Receiver Drier with leaks - Rare in the drier itself but can occur at welds, joints. Can also occur at fittings, usually due to bad installation.

Receiver Drier with Rust or corrosion - Caused by contamination in system or inadequate evacuation, leaving moisture in the system.

Receiver Drier with Filter/desiccant breakdown - This problem is unusual but occurs occasionally, especially if the drier is incorrectly installed in reverse.

Receiver Drier with Blockage - May be caused by rust/corrosion, desiccant breakdown, or contamination from other failed components such as compressors.

Receiver Drier installed Incorrectly - Receiver-driers can be installed in reverse. This results in vapour passing to the TX valve instead of liquid, causing a considerable drop in performance at the evaporator.

Receiver Drier Installed too close to heat source - Receiver-driers should always be installed as far away from the engine and manifold as possible. Some receiver-driers will release some of the moisture they have absorbed if they get too hot.

Important notes

Both the filter and the desiccant in a receiver-drier have limitations and a limited life. The desiccant, whether molecular sieve or silica-gel, can only absorb a small amount of moisture. The filter will not remove 100% of all particles and foreign material.

Receiver-driers are not a substitute for proper flushing or evacuation.

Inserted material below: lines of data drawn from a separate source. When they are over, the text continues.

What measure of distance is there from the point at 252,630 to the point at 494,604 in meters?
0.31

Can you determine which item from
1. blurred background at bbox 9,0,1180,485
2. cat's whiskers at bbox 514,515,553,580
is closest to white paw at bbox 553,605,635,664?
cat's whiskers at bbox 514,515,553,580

Receiver-driers cannot be evacuated. They must be replaced at regular intervals (often recommended at about every 2 years), whenever system contamination occurs, or whenever the system is open to the atmosphere.

Diagnosis Tips

  • Leaks are often visible due to oily patches.
  • Blockages and severe restrictions at the inlet are indicated by high head pressures.
  • Blockages and restrictions at the outlet are indicated by low pressure readings on both gauges.
  • Blockages can usually be detected by feeling for hot and cold spots.
  • Because of variations in condensing conditions in automotive air-conditioning systems, occasional bubbles in the sight glass are quite normal and do not necessarily indicate insufficient refrigerant charge, especially with R134a (with R134a the sight glass if fitted may look cloudy but still be normal.)
  • Always charge a system by refrigerant volume, gauge readings and evaporator coil temperature. Refer to the Temperature – Pressure charts.
  • Where sight glasses are fitted, they are a guide to flow and bubbles which may indicate low refrigerant with some refrigerants.